Well, I read some of the other threads and figured I might as well post some pics. to!! I have never had a LGD. Always had dogs and some were for hunting, some just family dogs. Some would chase the cows away and some just ran an hid, but seems we have always had a dog of some sort around. I been collecting up pigs for a breeding program and visiting over on the pig forum and it seems there are several people who had LGD's for their pig herds, so I figured I would give it a shot. I found the dog we got not to far away and at a reasonable price of less than $100.00 so we went and got one. The mother was there and she was a full blood Anatolian. The father was not however, he was 1/2 Anatolian, 1/4 Pyranese and 1/4 highland something ?(can't remember exactly). I guess he got fond of visiting the neighboring dogs once they moved him from a back pasture (200 acres) with the goats to a front pasture (200 acres) and they had to make different arrangements for him. 
This dog was about 14 weeks when we got her and these pictures are shortly after. I made a point to introduce her to the pigs as soon as possible, but she spent the first few days (until I got the pen ready) in the front yard with our Golden Retriever. The first night in the pig pen, well, it did not go well. The next morning she was at the yard fence wanting in with our Golden. Took a day or two but finally figured she was getting out through the holes in the cattle panels. They certainly looked to small for her to fit through, but I seen her do it and she did fit, just barely. I wound up putting a hot wire on the inside of the pen and after about 2 times of hitting it, she decided she would just stay in with the pig.
She spent the first few days having nothing to do with the pig, not so much afraid, as just wanted nothing to do with it. Now I will explain a bit about the pig. He is going to be one of my breeding boars and he is about 4 months old in the pictures. He is a registered Large Black, which are known to be very docile pigs. I figured this was the perfect time to get a LGD as they are similar size and neither would be able to hurt each other. As you can see in the pictures in about a weeks time they became friends, now they eat together and play together and I think I have even herd the pig Bark a time or two?? 
Since these pictures were taken I have introduced another GOS gilt to the pen and this caused no great concern to any of them. The hardest part of having a LGD was convincing my wife she was not a pet. The kids both wanted to play with her also, but I explained we wanted her to bond with the pigs not people and thus far they have left her alone, so that part of the training went pretty well. Now if I can only train them to do dishes and cook a bit more??? Anyway, back to the story!!
Eventually she will be expected to guard about 15 pigs all together in about 15 to 20 acres of woods and pastures. Not sure, but may consider one more in the future, once she is trained up well, as I understand they do better in pairs.

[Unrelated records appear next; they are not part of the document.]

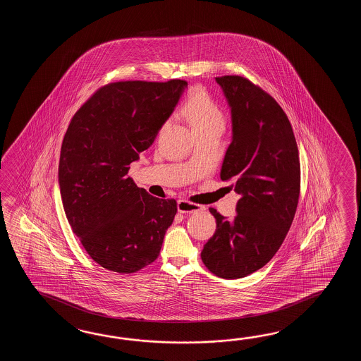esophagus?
Masks as SVG:
<instances>
[{
	"instance_id": "1",
	"label": "esophagus",
	"mask_w": 361,
	"mask_h": 361,
	"mask_svg": "<svg viewBox=\"0 0 361 361\" xmlns=\"http://www.w3.org/2000/svg\"><path fill=\"white\" fill-rule=\"evenodd\" d=\"M205 210L204 205H197V204H193L188 200H179L178 201V212L179 213H183V214H192V213H197V212H202Z\"/></svg>"
}]
</instances>
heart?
<instances>
[{"mask_svg": "<svg viewBox=\"0 0 361 361\" xmlns=\"http://www.w3.org/2000/svg\"><path fill=\"white\" fill-rule=\"evenodd\" d=\"M184 114L196 131L214 125L224 126L222 109L202 87L193 89L188 95L184 104Z\"/></svg>", "mask_w": 361, "mask_h": 361, "instance_id": "heart-1", "label": "heart"}]
</instances>
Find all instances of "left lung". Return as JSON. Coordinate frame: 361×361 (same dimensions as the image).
Here are the masks:
<instances>
[{
  "instance_id": "8db88e82",
  "label": "left lung",
  "mask_w": 361,
  "mask_h": 361,
  "mask_svg": "<svg viewBox=\"0 0 361 361\" xmlns=\"http://www.w3.org/2000/svg\"><path fill=\"white\" fill-rule=\"evenodd\" d=\"M232 114V142L221 179L240 199L227 221L214 207L215 233L201 259L218 277H245L267 264L292 226L300 192V152L288 116L269 92L243 76L215 77Z\"/></svg>"
}]
</instances>
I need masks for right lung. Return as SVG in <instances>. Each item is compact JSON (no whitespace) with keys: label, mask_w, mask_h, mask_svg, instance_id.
<instances>
[{"label":"right lung","mask_w":361,"mask_h":361,"mask_svg":"<svg viewBox=\"0 0 361 361\" xmlns=\"http://www.w3.org/2000/svg\"><path fill=\"white\" fill-rule=\"evenodd\" d=\"M187 81H118L99 87L63 138L59 187L73 233L102 267L133 274L156 261L177 201L157 199L128 176L154 143Z\"/></svg>","instance_id":"add662e5"}]
</instances>
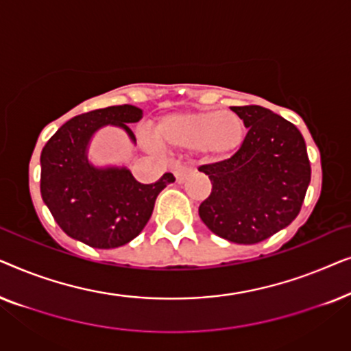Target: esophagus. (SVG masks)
Here are the masks:
<instances>
[{"label": "esophagus", "instance_id": "obj_1", "mask_svg": "<svg viewBox=\"0 0 351 351\" xmlns=\"http://www.w3.org/2000/svg\"><path fill=\"white\" fill-rule=\"evenodd\" d=\"M191 174H193V167H190V166H177L174 169L176 180L179 182V184H184V182L189 179Z\"/></svg>", "mask_w": 351, "mask_h": 351}]
</instances>
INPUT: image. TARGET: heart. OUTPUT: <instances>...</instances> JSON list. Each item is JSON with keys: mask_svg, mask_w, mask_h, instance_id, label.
<instances>
[{"mask_svg": "<svg viewBox=\"0 0 351 351\" xmlns=\"http://www.w3.org/2000/svg\"><path fill=\"white\" fill-rule=\"evenodd\" d=\"M246 128L243 119L232 112L203 110L165 114L155 124L156 143L169 150H199L213 158L232 155L243 145ZM147 147L152 138L143 137Z\"/></svg>", "mask_w": 351, "mask_h": 351, "instance_id": "obj_1", "label": "heart"}]
</instances>
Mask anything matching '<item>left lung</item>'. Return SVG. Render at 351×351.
<instances>
[{"mask_svg":"<svg viewBox=\"0 0 351 351\" xmlns=\"http://www.w3.org/2000/svg\"><path fill=\"white\" fill-rule=\"evenodd\" d=\"M232 110L247 134L232 158L199 167L213 184L199 204V217L220 238L256 244L299 215L311 167L294 124L258 105Z\"/></svg>","mask_w":351,"mask_h":351,"instance_id":"8db88e82","label":"left lung"}]
</instances>
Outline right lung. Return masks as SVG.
Returning a JSON list of instances; mask_svg holds the SVG:
<instances>
[{"instance_id":"right-lung-1","label":"right lung","mask_w":351,"mask_h":351,"mask_svg":"<svg viewBox=\"0 0 351 351\" xmlns=\"http://www.w3.org/2000/svg\"><path fill=\"white\" fill-rule=\"evenodd\" d=\"M142 108L113 105L71 118L41 152V196L52 217L70 238L97 249L132 241L152 217L156 196L174 176L166 172L155 184H141L124 166H94L88 148L105 126L123 129L142 118Z\"/></svg>"}]
</instances>
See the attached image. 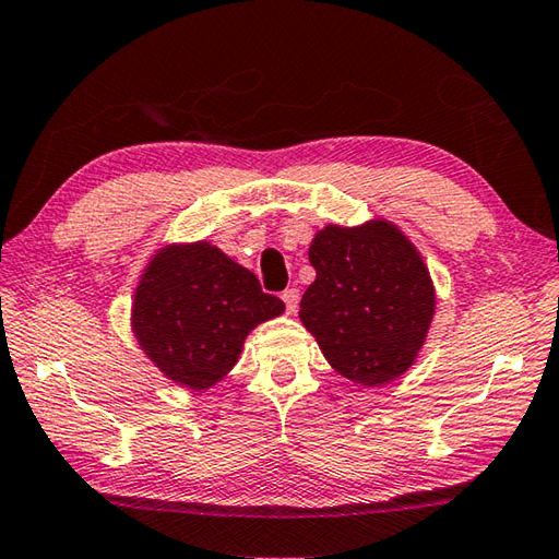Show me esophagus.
<instances>
[{
    "mask_svg": "<svg viewBox=\"0 0 559 559\" xmlns=\"http://www.w3.org/2000/svg\"><path fill=\"white\" fill-rule=\"evenodd\" d=\"M282 301H284V307H287V311L294 313V311H297V307H299V292L297 289H284L282 292Z\"/></svg>",
    "mask_w": 559,
    "mask_h": 559,
    "instance_id": "obj_1",
    "label": "esophagus"
}]
</instances>
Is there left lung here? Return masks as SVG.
Masks as SVG:
<instances>
[{
    "instance_id": "1",
    "label": "left lung",
    "mask_w": 559,
    "mask_h": 559,
    "mask_svg": "<svg viewBox=\"0 0 559 559\" xmlns=\"http://www.w3.org/2000/svg\"><path fill=\"white\" fill-rule=\"evenodd\" d=\"M309 260L316 280L299 319L333 370L365 386L404 374L436 311L433 282L414 243L389 221L325 226Z\"/></svg>"
}]
</instances>
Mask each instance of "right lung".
<instances>
[{
  "mask_svg": "<svg viewBox=\"0 0 559 559\" xmlns=\"http://www.w3.org/2000/svg\"><path fill=\"white\" fill-rule=\"evenodd\" d=\"M284 301L250 270L209 243L167 246L133 297V333L167 379L209 389L238 362L246 335L275 319Z\"/></svg>",
  "mask_w": 559,
  "mask_h": 559,
  "instance_id": "obj_1",
  "label": "right lung"
}]
</instances>
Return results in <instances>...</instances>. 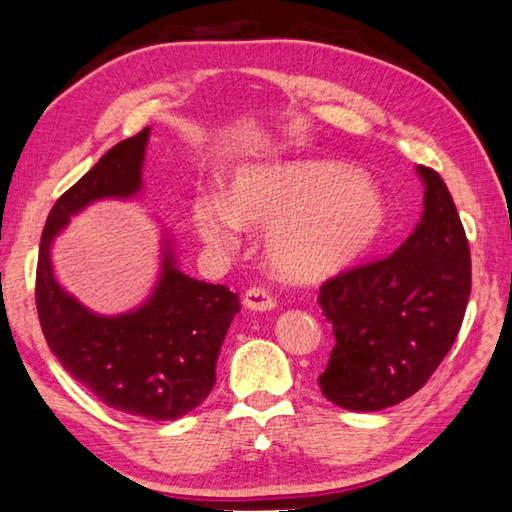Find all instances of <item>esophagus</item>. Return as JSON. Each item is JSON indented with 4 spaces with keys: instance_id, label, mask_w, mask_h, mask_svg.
<instances>
[{
    "instance_id": "34e87169",
    "label": "esophagus",
    "mask_w": 512,
    "mask_h": 512,
    "mask_svg": "<svg viewBox=\"0 0 512 512\" xmlns=\"http://www.w3.org/2000/svg\"><path fill=\"white\" fill-rule=\"evenodd\" d=\"M242 306L249 308V311H272L276 306V299L270 295V290L249 288L245 295H242Z\"/></svg>"
}]
</instances>
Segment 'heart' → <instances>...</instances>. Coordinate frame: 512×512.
I'll list each match as a JSON object with an SVG mask.
<instances>
[{
  "label": "heart",
  "instance_id": "obj_1",
  "mask_svg": "<svg viewBox=\"0 0 512 512\" xmlns=\"http://www.w3.org/2000/svg\"><path fill=\"white\" fill-rule=\"evenodd\" d=\"M385 208L370 181L335 161L238 167L226 201L199 197L192 222L206 245L229 249L242 229H267L265 258L288 281H320L379 236Z\"/></svg>",
  "mask_w": 512,
  "mask_h": 512
}]
</instances>
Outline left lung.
I'll list each match as a JSON object with an SVG mask.
<instances>
[{
  "instance_id": "left-lung-1",
  "label": "left lung",
  "mask_w": 512,
  "mask_h": 512,
  "mask_svg": "<svg viewBox=\"0 0 512 512\" xmlns=\"http://www.w3.org/2000/svg\"><path fill=\"white\" fill-rule=\"evenodd\" d=\"M424 213L395 254L351 267L320 288L335 347L320 374L335 406L372 413L413 397L438 370L463 324L472 261L445 181L417 167Z\"/></svg>"
}]
</instances>
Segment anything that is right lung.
Masks as SVG:
<instances>
[{"mask_svg":"<svg viewBox=\"0 0 512 512\" xmlns=\"http://www.w3.org/2000/svg\"><path fill=\"white\" fill-rule=\"evenodd\" d=\"M147 140L149 127L117 142L58 197L40 238L36 306L47 345L72 379L120 413L165 422L211 395L217 354L240 311L236 292L183 274L170 240L154 292L131 313L88 311L58 286L52 270V242L72 215L97 199L138 195Z\"/></svg>","mask_w":512,"mask_h":512,"instance_id":"add662e5","label":"right lung"}]
</instances>
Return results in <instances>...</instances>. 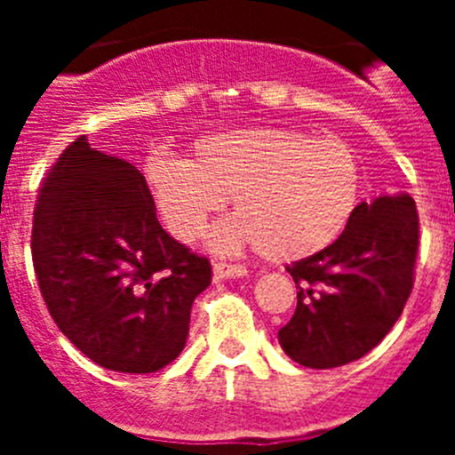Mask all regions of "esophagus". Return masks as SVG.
Returning <instances> with one entry per match:
<instances>
[{
	"label": "esophagus",
	"instance_id": "obj_1",
	"mask_svg": "<svg viewBox=\"0 0 455 455\" xmlns=\"http://www.w3.org/2000/svg\"><path fill=\"white\" fill-rule=\"evenodd\" d=\"M246 267L241 264H228V262H216L214 264V277L216 280H230V277H243L246 275Z\"/></svg>",
	"mask_w": 455,
	"mask_h": 455
}]
</instances>
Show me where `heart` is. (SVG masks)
I'll return each mask as SVG.
<instances>
[{
    "label": "heart",
    "instance_id": "heart-1",
    "mask_svg": "<svg viewBox=\"0 0 455 455\" xmlns=\"http://www.w3.org/2000/svg\"><path fill=\"white\" fill-rule=\"evenodd\" d=\"M143 175L172 236L200 239L232 196L236 214L209 243L216 252L259 248L271 262L332 246L363 198L360 164L344 143L287 127L216 132L193 143L191 159L152 155Z\"/></svg>",
    "mask_w": 455,
    "mask_h": 455
}]
</instances>
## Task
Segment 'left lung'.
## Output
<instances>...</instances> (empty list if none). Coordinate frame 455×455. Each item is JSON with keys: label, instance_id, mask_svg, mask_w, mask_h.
Listing matches in <instances>:
<instances>
[{"label": "left lung", "instance_id": "8db88e82", "mask_svg": "<svg viewBox=\"0 0 455 455\" xmlns=\"http://www.w3.org/2000/svg\"><path fill=\"white\" fill-rule=\"evenodd\" d=\"M419 216L405 191L383 193L357 212L344 235L287 267L299 289L277 341L293 363L332 369L378 347L412 291Z\"/></svg>", "mask_w": 455, "mask_h": 455}]
</instances>
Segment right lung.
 Segmentation results:
<instances>
[{
  "label": "right lung",
  "instance_id": "add662e5",
  "mask_svg": "<svg viewBox=\"0 0 455 455\" xmlns=\"http://www.w3.org/2000/svg\"><path fill=\"white\" fill-rule=\"evenodd\" d=\"M31 255L63 335L120 373L171 364L187 344L193 300L212 284L207 259L159 225L146 178L86 136L40 187Z\"/></svg>",
  "mask_w": 455,
  "mask_h": 455
}]
</instances>
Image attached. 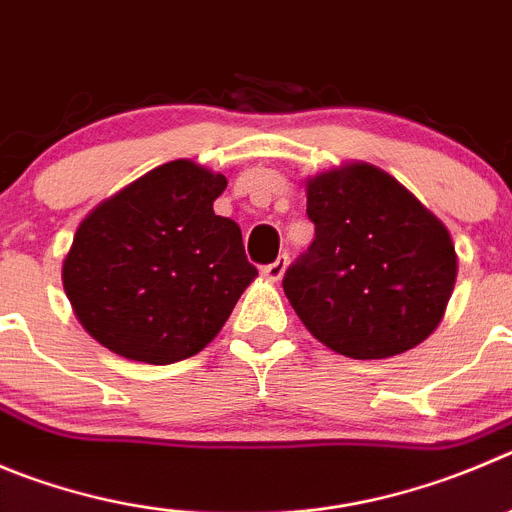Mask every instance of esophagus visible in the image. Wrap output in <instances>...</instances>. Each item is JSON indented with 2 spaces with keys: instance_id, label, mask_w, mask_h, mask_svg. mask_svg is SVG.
Here are the masks:
<instances>
[{
  "instance_id": "obj_1",
  "label": "esophagus",
  "mask_w": 512,
  "mask_h": 512,
  "mask_svg": "<svg viewBox=\"0 0 512 512\" xmlns=\"http://www.w3.org/2000/svg\"><path fill=\"white\" fill-rule=\"evenodd\" d=\"M288 252H283L280 257H275V262H270V265L262 267V275H265L267 280H280L285 275V270H288Z\"/></svg>"
}]
</instances>
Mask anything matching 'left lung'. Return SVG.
Returning a JSON list of instances; mask_svg holds the SVG:
<instances>
[{
	"label": "left lung",
	"instance_id": "obj_1",
	"mask_svg": "<svg viewBox=\"0 0 512 512\" xmlns=\"http://www.w3.org/2000/svg\"><path fill=\"white\" fill-rule=\"evenodd\" d=\"M305 194L315 240L283 278L303 326L358 361L419 346L455 288L447 227L394 176L361 161L313 176Z\"/></svg>",
	"mask_w": 512,
	"mask_h": 512
}]
</instances>
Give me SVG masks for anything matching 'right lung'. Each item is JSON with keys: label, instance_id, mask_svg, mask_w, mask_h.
Segmentation results:
<instances>
[{"label": "right lung", "instance_id": "right-lung-1", "mask_svg": "<svg viewBox=\"0 0 512 512\" xmlns=\"http://www.w3.org/2000/svg\"><path fill=\"white\" fill-rule=\"evenodd\" d=\"M224 186L222 174L194 161H169L80 222L62 285L100 346L166 366L222 331L257 275L240 224L214 214Z\"/></svg>", "mask_w": 512, "mask_h": 512}]
</instances>
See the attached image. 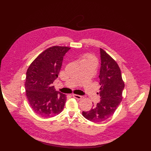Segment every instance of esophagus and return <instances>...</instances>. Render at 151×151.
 Wrapping results in <instances>:
<instances>
[{"label":"esophagus","mask_w":151,"mask_h":151,"mask_svg":"<svg viewBox=\"0 0 151 151\" xmlns=\"http://www.w3.org/2000/svg\"><path fill=\"white\" fill-rule=\"evenodd\" d=\"M72 96H73V97L74 98H75L76 99H78V100H81L82 99V97L81 96H79V95H78V94H73Z\"/></svg>","instance_id":"esophagus-1"}]
</instances>
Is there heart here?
<instances>
[{
  "label": "heart",
  "mask_w": 151,
  "mask_h": 151,
  "mask_svg": "<svg viewBox=\"0 0 151 151\" xmlns=\"http://www.w3.org/2000/svg\"><path fill=\"white\" fill-rule=\"evenodd\" d=\"M83 62H88V63H92L95 64L96 65L97 64V60L95 57L90 54H86L82 57L81 60V63Z\"/></svg>",
  "instance_id": "1"
}]
</instances>
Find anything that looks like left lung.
I'll return each instance as SVG.
<instances>
[{
    "instance_id": "1",
    "label": "left lung",
    "mask_w": 151,
    "mask_h": 151,
    "mask_svg": "<svg viewBox=\"0 0 151 151\" xmlns=\"http://www.w3.org/2000/svg\"><path fill=\"white\" fill-rule=\"evenodd\" d=\"M100 55L99 94L101 100L90 111L82 112L84 118L95 122L108 119L115 113L122 100L125 86L120 68L115 60L101 48Z\"/></svg>"
}]
</instances>
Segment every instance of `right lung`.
<instances>
[{
	"label": "right lung",
	"instance_id": "right-lung-1",
	"mask_svg": "<svg viewBox=\"0 0 151 151\" xmlns=\"http://www.w3.org/2000/svg\"><path fill=\"white\" fill-rule=\"evenodd\" d=\"M70 49L68 47H50L34 60L27 70V98L32 110L39 116H55L64 108L66 96L55 91L52 83L58 77L64 55Z\"/></svg>",
	"mask_w": 151,
	"mask_h": 151
}]
</instances>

However, that will not be for a few years, when I am certain she knows her job.
My pigs will be separated into two groups, I am considering putting some type of bridges over the fences in places, so she can go back and forth between herds?? Not sure how that will work out, but we will see when we get there. 
Anyway, here are some pictures and I only hope I am able to train her to be a good LGD as some of the things I have read about them have been pretty encouraging.


----------



## Muleman (Nov 8, 2013)

By the Way, Thanks to PricklyThistle and her post and pictures. I was not sure about how much Anatolian my dog really had, as genetics are not always so strait forward when it comes the crosses. Now I am pretty convinced mine has a lot as you can see from the next picture, she has the same head shape and build as Prickly's

Oh and I almost forgot, before someone ask, No I am not feeding the dog pig food, they are both eating dog food, for now anyway!


----------



## CAjerseychick (Aug 11, 2013)

She looks great - for that acreage and that type of terrain I would go back and get a sibling from the litter- she needs backup....


----------



## Maura (Jun 6, 2004)

I wouldn&#8217;t worry about the kids getting to know the dog. After all, you don&#8217;t want the dog guarding the pigs from the kids. You will also need to do some basic obedience in line with her work and the fact you may have to take her to a vet at some time. Get her used to riding in the car/truck. Teach her sit, come, and stay. Teach her not to jump on your kids.


----------



## motdaugrnds (Jul 3, 2002)

They are making wonderful friends. Smart move! 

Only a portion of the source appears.